"Il cinema iraniano è in crescita esponenziale. Ogni anno vengono prodotti una media di 90 film e neanche la censura è più ormai un grande problema. Abbiamo imparato ad eluderla". Il cartellone della 56a Berlinale sembra dar ragione a Mohammad Mehdi Dagdoo, produttore del primo film iraniano mai presentato in concorso nella storia del festival. Al già storico risultato si aggiungono un altro titolo nella sezione Panorama e, soprattutto, il fatto che il secondo iraniano in gara per l'Orso d'Oro sia il maestro del Cerchio Jafar Panahi. In attesa del suo Offside, storia di una ragazza costretta a camuffarsi da uomo per assistere a una partita di calcio, è stata la volta di Zemestan - It's Winter.

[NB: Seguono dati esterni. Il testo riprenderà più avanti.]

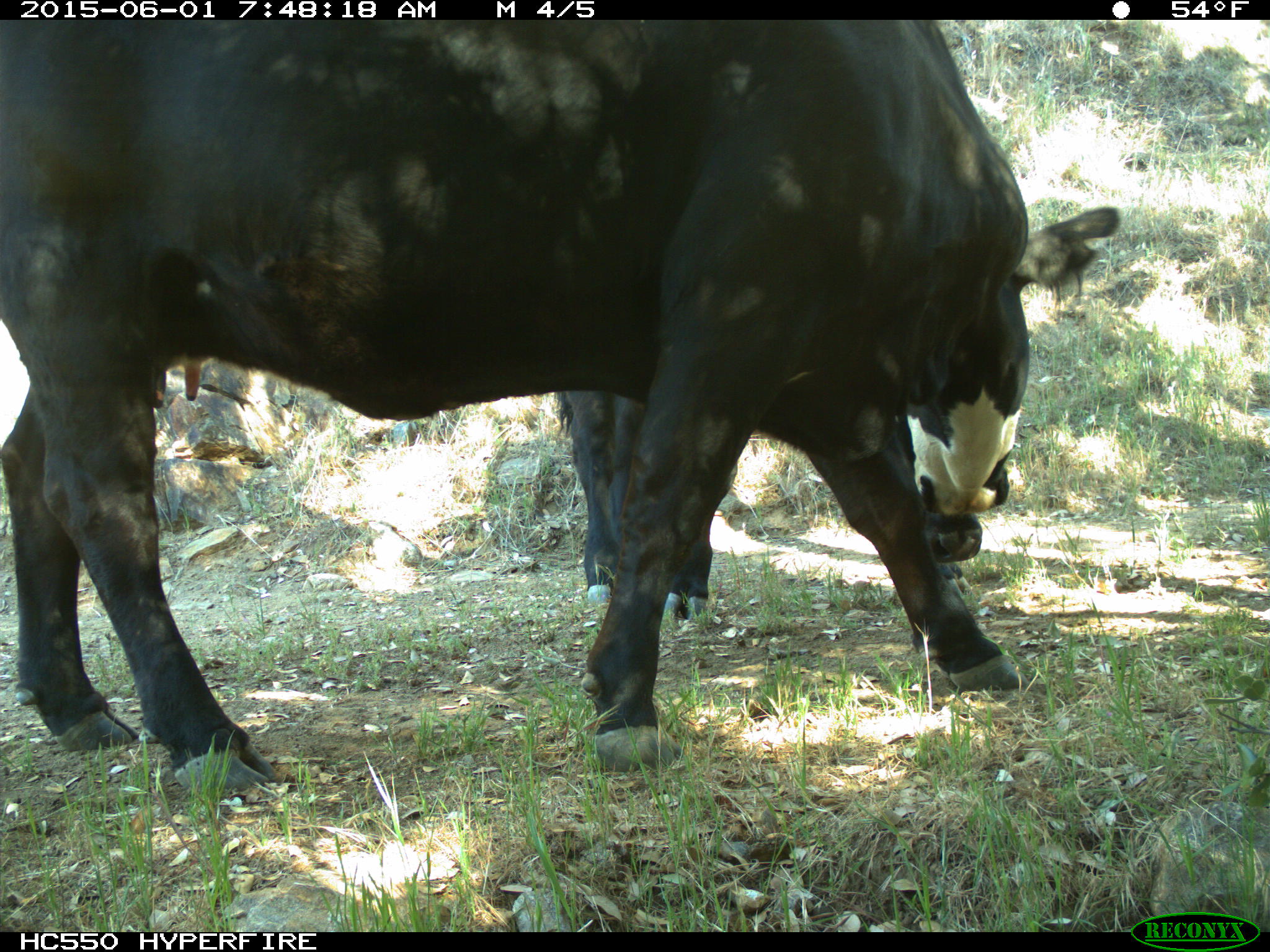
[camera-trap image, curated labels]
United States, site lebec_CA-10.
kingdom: Animalia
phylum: Chordata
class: Mammalia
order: Artiodactyla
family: Bovidae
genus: Bos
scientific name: Bos taurus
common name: domestic cow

"Una vetrina come Berlino è importante per il nostro come per il cinema di qualsiasi altro paese - dice il regista Rafi Pitts -. Essere qui è un grandissimo onore e ci aiuterà ad acquistare credibilità in casa. La cosa più importante, però è che il film venga visto in Iran". Zemestan - It's Winter si basa sull'omonimo libro dell'autore iraniano Safar, per ricostruire una triangolazione di amore e amicizia, che punta il dito contro la piaga della disoccupazione. "Più che un'analisi della nostra società - spiega Pitts - lo considero però una riflessione sui rapporti umani, che parte dalla realtà iraniana, ma riguarda poi quella di tutta l'umanità". La notorietà dell'autore al cui romanzo è ispirato, lega fortemente il film alla cultura locale. "Le tematiche però - dice ancora il regista - sono universali: attraverso i protagonisti si parla di disoccupazione, necessità di emigrare, ricerca di un mondo migliore".
Nonostante le tematiche, il film non ha però subito alcuna censura: "Si tratta di un elemento che ormai abbiamo imparato ad aggirare - spiega il produttore Mehdi Dagdoo -. Ci accompagna da prima della rivoluzione e sappiamo come conviverci". "Anzi - aggiunge Pitts - è stata propriamente integrata fra gli elementi del linguaggio cinematografico. Un ostacolo in più, al pari di tanti altri, con cui fare i conti al momento di girare un film". A riuscirci, stando ai dati snocciolati da Dagdoo, sono sempre di più: una media di 90 titoli all'anno, di cui il 70% finanziati dallo Stato, che nel 2004 sono valsi all'Iran la 14a posizione nella classifica mondiale delle produzioni cinematografiche. Alla base di questo miracolo, una fase di transizione che Dagdoo riassume così: "In questo momento possiamo considerarci fortunati. Non essendo ancora così condizionati dal cinema commerciale dell'Occidente, possiamo paradossalmente permetterci di rischiare molto più di tanti altri paesi".